Un album “emozionale ed educativo”, come lo definisce lo stesso
David Gilmour, chitarrista dei Pink
Floyd, all’indomani dell’uscita di The
Endless River. A vent’anni da The
Division Bell, i Pink Floyd propongono un lavoro caratterizzato da
un forte senso di malinconia che
fa da cornice a diciotto brani. Di
questi, solamente uno è cantato,
Louder Than Words, scritto dalla
signora Gilmoure, Polly Samson,
che rappresenta l’effettivo e
toccante addio della band al loro
percorso musicale, che coincide
con quello del rock stesso.
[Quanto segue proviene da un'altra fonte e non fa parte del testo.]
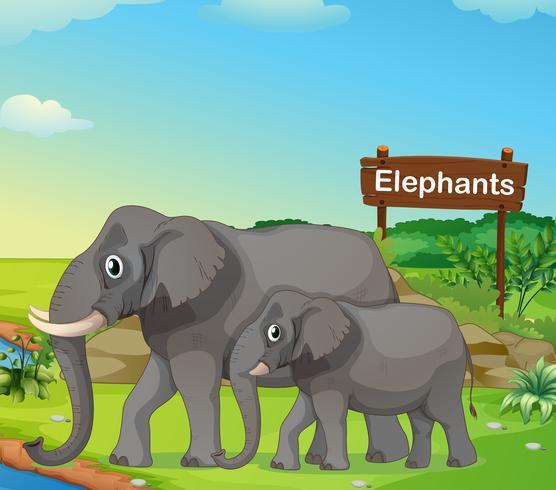 Een kleine en grote olifant met een uithangbord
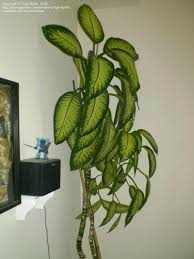indoor gardening and houseplants tips on propagating a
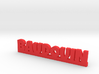 BAUDOUIN Lucky 3d printed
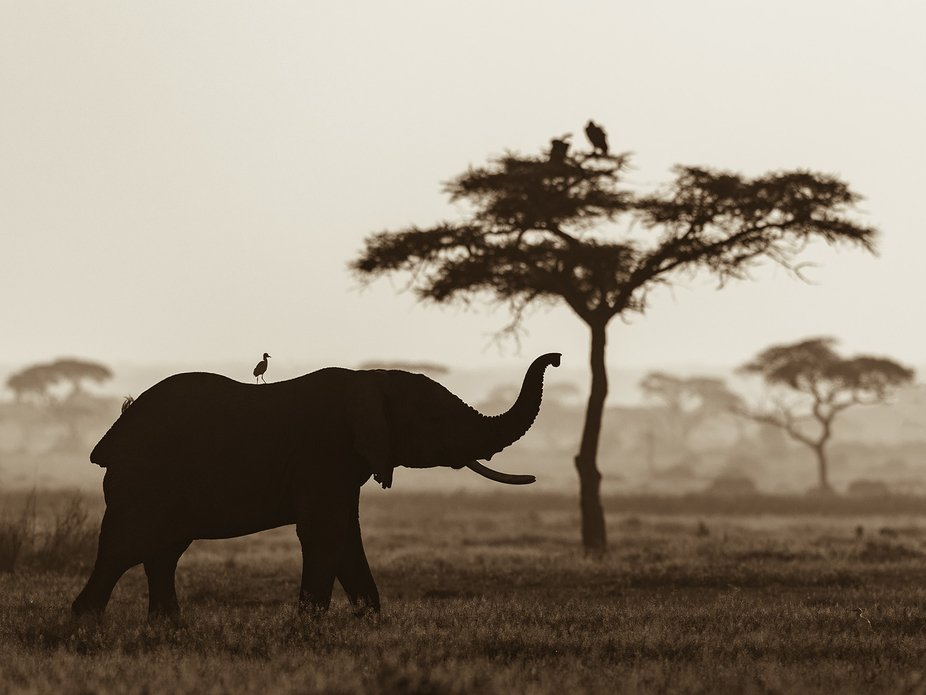 Early in the morning in Amboseli National Park, took this elephant against the rising sun.  The h...
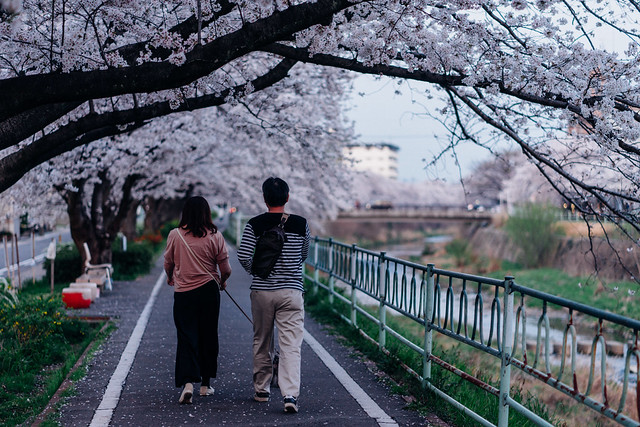 CherryBlossoms_41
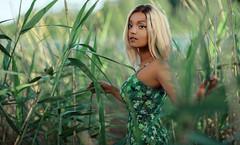 Cornfield (Cyjinx) Tags: portrait 2016 fashion female cornfield people paul pour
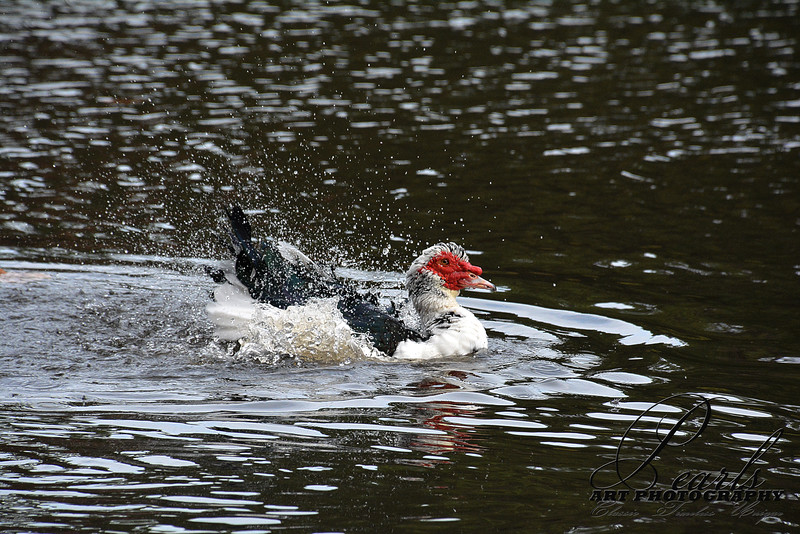 Bath Time - Muscovy Duck at Lake Caroline - Panama City FL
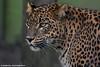 Sri Lanka Leopard - Best Zoo (Mandenno photography) Tags: dierenpark dierentuin dieren animal animals bigcat big cat best zoo ngc nederland netherlands nature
Gli altri diciassette sono strumentali,
chiaro frutto della personalotà
artistica di Gilmour, che rimandano ai capolavori The Dark Side
Of The Moon e Another Brick In
The Wall, in cui gli accordi di pianoforte, sax ed organo, ancora
una volta, testimoniano il genio, la
tecnica, la ricerca sonora e intelligenza creativa di questa storica
band . Questo album è un chiaro
omaggio di David Gilmour e Nick
Mason a Richard Wright, lo storico
tastierista scomparso nel 2008
all’età di sessantacinque anni. “The
Endless River è un tributo a Rick,
un modo per riconoscergli che ciò
che faceva e come suonava era
proprio il cuore del suono dei Pink
Floyd. Riascoltando quelle vecchie
registrazioni mi ha riportato alla
mente quanto fosse speciale il
suo modo di suonare” afferma
Nick Mason. Infatti, lo stesso Wright ha contribuito allo sviluppo
di quest’album che ha richiesto
numerosi anni di lavoro per dare
un addio degno delle aspettative.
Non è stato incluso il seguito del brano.